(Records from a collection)
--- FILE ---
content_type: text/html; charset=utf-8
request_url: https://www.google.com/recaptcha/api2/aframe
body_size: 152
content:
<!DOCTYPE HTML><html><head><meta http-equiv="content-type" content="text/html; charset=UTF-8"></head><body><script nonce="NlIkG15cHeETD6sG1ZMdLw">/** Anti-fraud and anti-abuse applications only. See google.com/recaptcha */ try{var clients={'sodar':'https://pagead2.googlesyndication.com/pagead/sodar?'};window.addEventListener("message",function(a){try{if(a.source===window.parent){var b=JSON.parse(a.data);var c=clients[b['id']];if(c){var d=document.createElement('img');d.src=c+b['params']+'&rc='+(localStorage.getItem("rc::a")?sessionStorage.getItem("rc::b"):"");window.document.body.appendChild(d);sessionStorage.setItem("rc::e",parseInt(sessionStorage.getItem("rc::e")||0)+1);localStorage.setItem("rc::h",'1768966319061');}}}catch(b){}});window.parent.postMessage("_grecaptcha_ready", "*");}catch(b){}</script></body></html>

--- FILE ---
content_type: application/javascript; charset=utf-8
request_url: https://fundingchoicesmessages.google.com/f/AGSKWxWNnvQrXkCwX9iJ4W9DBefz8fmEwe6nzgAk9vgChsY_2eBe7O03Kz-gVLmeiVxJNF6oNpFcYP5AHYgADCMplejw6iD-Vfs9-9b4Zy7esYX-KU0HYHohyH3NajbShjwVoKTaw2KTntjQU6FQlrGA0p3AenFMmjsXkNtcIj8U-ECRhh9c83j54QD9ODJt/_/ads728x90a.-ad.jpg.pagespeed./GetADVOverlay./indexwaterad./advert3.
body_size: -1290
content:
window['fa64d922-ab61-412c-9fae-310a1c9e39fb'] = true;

Task directions: Restate the whole set of entries exactly.

Answer below:
--- FILE ---
content_type: text/html; charset=utf-8
request_url: https://www.google.com/recaptcha/api2/aframe
body_size: 152
content:
<!DOCTYPE HTML><html><head><meta http-equiv="content-type" content="text/html; charset=UTF-8"></head><body><script nonce="NlIkG15cHeETD6sG1ZMdLw">/** Anti-fraud and anti-abuse applications only. See google.com/recaptcha */ try{var clients={'sodar':'https://pagead2.googlesyndication.com/pagead/sodar?'};window.addEventListener("message",function(a){try{if(a.source===window.parent){var b=JSON.parse(a.data);var c=clients[b['id']];if(c){var d=document.createElement('img');d.src=c+b['params']+'&rc='+(localStorage.getItem("rc::a")?sessionStorage.getItem("rc::b"):"");window.document.body.appendChild(d);sessionStorage.setItem("rc::e",parseInt(sessionStorage.getItem("rc::e")||0)+1);localStorage.setItem("rc::h",'1768966319061');}}}catch(b){}});window.parent.postMessage("_grecaptcha_ready", "*");}catch(b){}</script></body></html>

--- FILE ---
content_type: application/javascript; charset=utf-8
request_url: https://fundingchoicesmessages.google.com/f/AGSKWxWNnvQrXkCwX9iJ4W9DBefz8fmEwe6nzgAk9vgChsY_2eBe7O03Kz-gVLmeiVxJNF6oNpFcYP5AHYgADCMplejw6iD-Vfs9-9b4Zy7esYX-KU0HYHohyH3NajbShjwVoKTaw2KTntjQU6FQlrGA0p3AenFMmjsXkNtcIj8U-ECRhh9c83j54QD9ODJt/_/ads728x90a.-ad.jpg.pagespeed./GetADVOverlay./indexwaterad./advert3.
body_size: -1290
content:
window['fa64d922-ab61-412c-9fae-310a1c9e39fb'] = true;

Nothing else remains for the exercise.